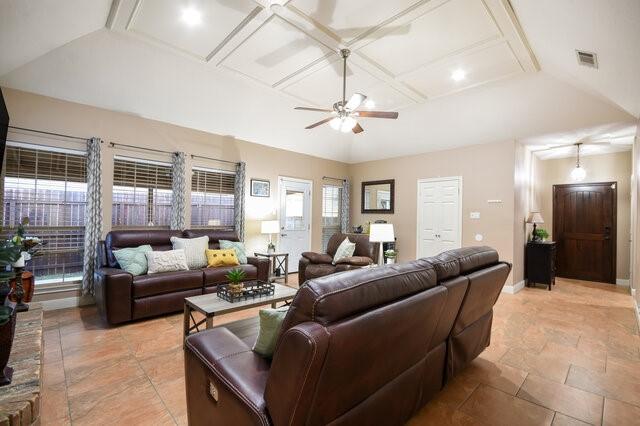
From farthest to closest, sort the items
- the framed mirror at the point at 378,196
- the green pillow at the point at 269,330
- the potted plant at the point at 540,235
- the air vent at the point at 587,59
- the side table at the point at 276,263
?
the framed mirror at the point at 378,196 → the potted plant at the point at 540,235 → the side table at the point at 276,263 → the air vent at the point at 587,59 → the green pillow at the point at 269,330

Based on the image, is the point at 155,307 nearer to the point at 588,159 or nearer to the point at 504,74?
the point at 504,74

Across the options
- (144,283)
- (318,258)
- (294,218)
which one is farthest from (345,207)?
(144,283)

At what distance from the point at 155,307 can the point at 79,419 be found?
69.8 inches

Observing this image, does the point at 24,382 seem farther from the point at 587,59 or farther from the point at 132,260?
the point at 587,59

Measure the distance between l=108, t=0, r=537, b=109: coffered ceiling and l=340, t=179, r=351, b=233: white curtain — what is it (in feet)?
10.7

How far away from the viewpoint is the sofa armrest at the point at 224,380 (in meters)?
1.21

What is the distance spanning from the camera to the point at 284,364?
1.08 metres

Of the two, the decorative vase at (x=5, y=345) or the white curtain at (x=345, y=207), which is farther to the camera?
the white curtain at (x=345, y=207)

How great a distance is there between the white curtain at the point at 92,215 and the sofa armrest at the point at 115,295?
0.79 m

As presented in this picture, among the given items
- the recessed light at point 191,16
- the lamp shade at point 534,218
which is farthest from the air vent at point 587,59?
the recessed light at point 191,16

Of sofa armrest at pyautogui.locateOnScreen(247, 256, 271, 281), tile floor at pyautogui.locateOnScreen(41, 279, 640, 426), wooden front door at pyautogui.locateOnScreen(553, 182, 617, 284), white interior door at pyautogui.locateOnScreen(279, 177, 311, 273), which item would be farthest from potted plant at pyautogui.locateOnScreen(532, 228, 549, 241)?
sofa armrest at pyautogui.locateOnScreen(247, 256, 271, 281)

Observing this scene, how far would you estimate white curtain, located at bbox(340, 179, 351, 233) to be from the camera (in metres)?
7.37

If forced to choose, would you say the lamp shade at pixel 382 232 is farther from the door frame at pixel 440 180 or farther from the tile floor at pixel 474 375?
the door frame at pixel 440 180

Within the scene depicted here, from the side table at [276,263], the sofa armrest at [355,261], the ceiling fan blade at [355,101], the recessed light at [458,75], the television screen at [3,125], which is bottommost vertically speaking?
the side table at [276,263]
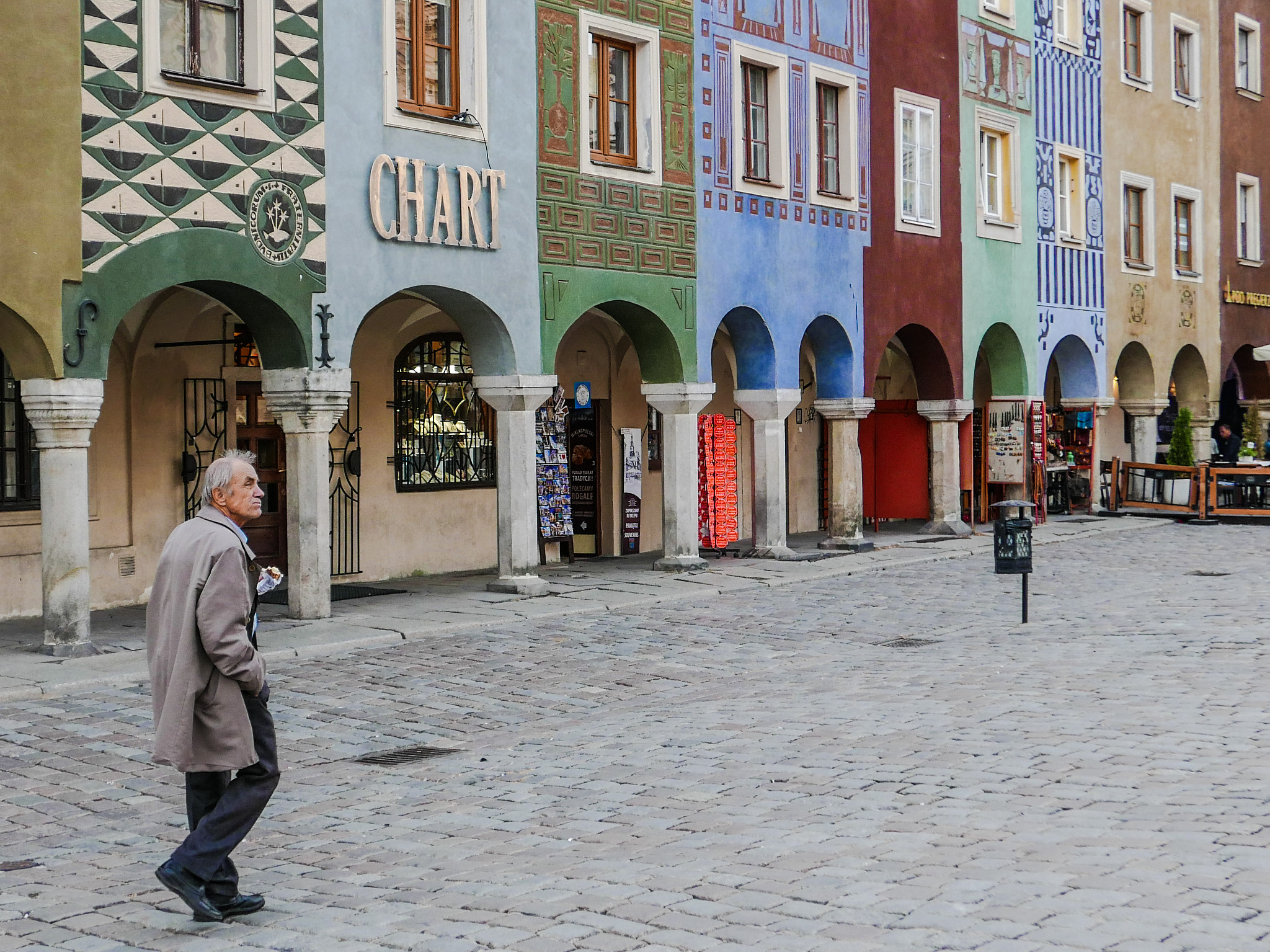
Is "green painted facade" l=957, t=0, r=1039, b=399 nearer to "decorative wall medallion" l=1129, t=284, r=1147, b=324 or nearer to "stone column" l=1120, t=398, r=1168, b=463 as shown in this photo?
"decorative wall medallion" l=1129, t=284, r=1147, b=324

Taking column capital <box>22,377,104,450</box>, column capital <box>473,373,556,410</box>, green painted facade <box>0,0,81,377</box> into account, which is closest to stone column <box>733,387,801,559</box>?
column capital <box>473,373,556,410</box>

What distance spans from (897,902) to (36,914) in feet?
10.5

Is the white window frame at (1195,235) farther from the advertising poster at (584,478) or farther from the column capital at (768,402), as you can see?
the advertising poster at (584,478)

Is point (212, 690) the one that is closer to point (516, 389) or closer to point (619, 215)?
point (516, 389)

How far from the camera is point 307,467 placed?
572 inches

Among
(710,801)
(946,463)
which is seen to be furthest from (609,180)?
(710,801)

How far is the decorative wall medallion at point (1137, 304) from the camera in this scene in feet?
94.7

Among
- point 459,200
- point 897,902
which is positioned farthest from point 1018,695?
point 459,200

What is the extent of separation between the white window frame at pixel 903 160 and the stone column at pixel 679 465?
552 cm

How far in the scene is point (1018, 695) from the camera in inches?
406

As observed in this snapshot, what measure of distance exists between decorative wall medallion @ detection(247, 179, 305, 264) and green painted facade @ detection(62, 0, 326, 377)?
2cm

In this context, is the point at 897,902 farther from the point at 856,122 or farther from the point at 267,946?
the point at 856,122

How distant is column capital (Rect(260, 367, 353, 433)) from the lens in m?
14.3

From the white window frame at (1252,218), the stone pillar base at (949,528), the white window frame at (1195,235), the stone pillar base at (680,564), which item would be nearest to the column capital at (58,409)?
the stone pillar base at (680,564)
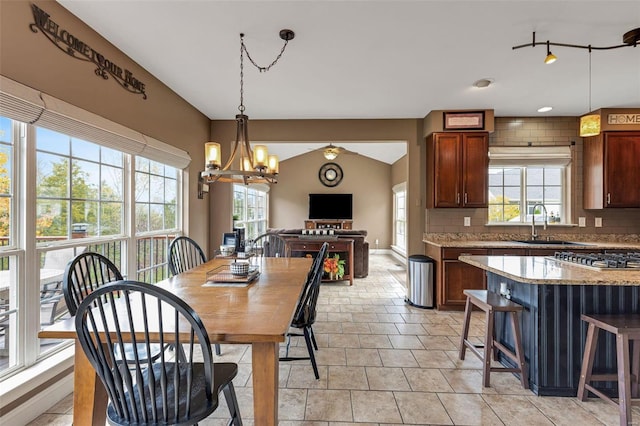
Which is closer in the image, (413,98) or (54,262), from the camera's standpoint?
(54,262)

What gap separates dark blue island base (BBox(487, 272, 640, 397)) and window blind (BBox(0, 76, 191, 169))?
337 centimetres

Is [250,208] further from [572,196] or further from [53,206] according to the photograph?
[572,196]

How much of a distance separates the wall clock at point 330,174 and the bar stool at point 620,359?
7540mm

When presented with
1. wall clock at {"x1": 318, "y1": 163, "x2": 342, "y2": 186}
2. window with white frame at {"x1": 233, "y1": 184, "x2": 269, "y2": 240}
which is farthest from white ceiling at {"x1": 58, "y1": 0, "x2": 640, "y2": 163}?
wall clock at {"x1": 318, "y1": 163, "x2": 342, "y2": 186}

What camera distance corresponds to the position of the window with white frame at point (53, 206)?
182 cm

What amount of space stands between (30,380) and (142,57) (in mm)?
2515

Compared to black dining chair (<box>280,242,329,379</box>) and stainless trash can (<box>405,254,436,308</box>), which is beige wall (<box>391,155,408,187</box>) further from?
black dining chair (<box>280,242,329,379</box>)

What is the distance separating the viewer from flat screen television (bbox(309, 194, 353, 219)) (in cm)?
898

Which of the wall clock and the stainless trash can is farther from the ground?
the wall clock

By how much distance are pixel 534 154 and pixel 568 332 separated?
298 cm

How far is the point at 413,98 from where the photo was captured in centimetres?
360

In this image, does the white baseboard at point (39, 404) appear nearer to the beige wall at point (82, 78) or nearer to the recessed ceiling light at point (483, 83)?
the beige wall at point (82, 78)

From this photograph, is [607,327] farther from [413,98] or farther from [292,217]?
[292,217]

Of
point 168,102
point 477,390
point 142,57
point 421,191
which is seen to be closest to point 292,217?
########################################
Rewrite the lines from the first one through the line containing "the framed mirror at the point at 378,196 →", replacing "items" with "objects" and changing nothing else. Leave the pictures out of your answer.

From farthest to closest, sort the objects
- the framed mirror at the point at 378,196
- the green pillow at the point at 269,330
- the potted plant at the point at 540,235
- the air vent at the point at 587,59
- the side table at the point at 276,263
?
the framed mirror at the point at 378,196 → the potted plant at the point at 540,235 → the side table at the point at 276,263 → the air vent at the point at 587,59 → the green pillow at the point at 269,330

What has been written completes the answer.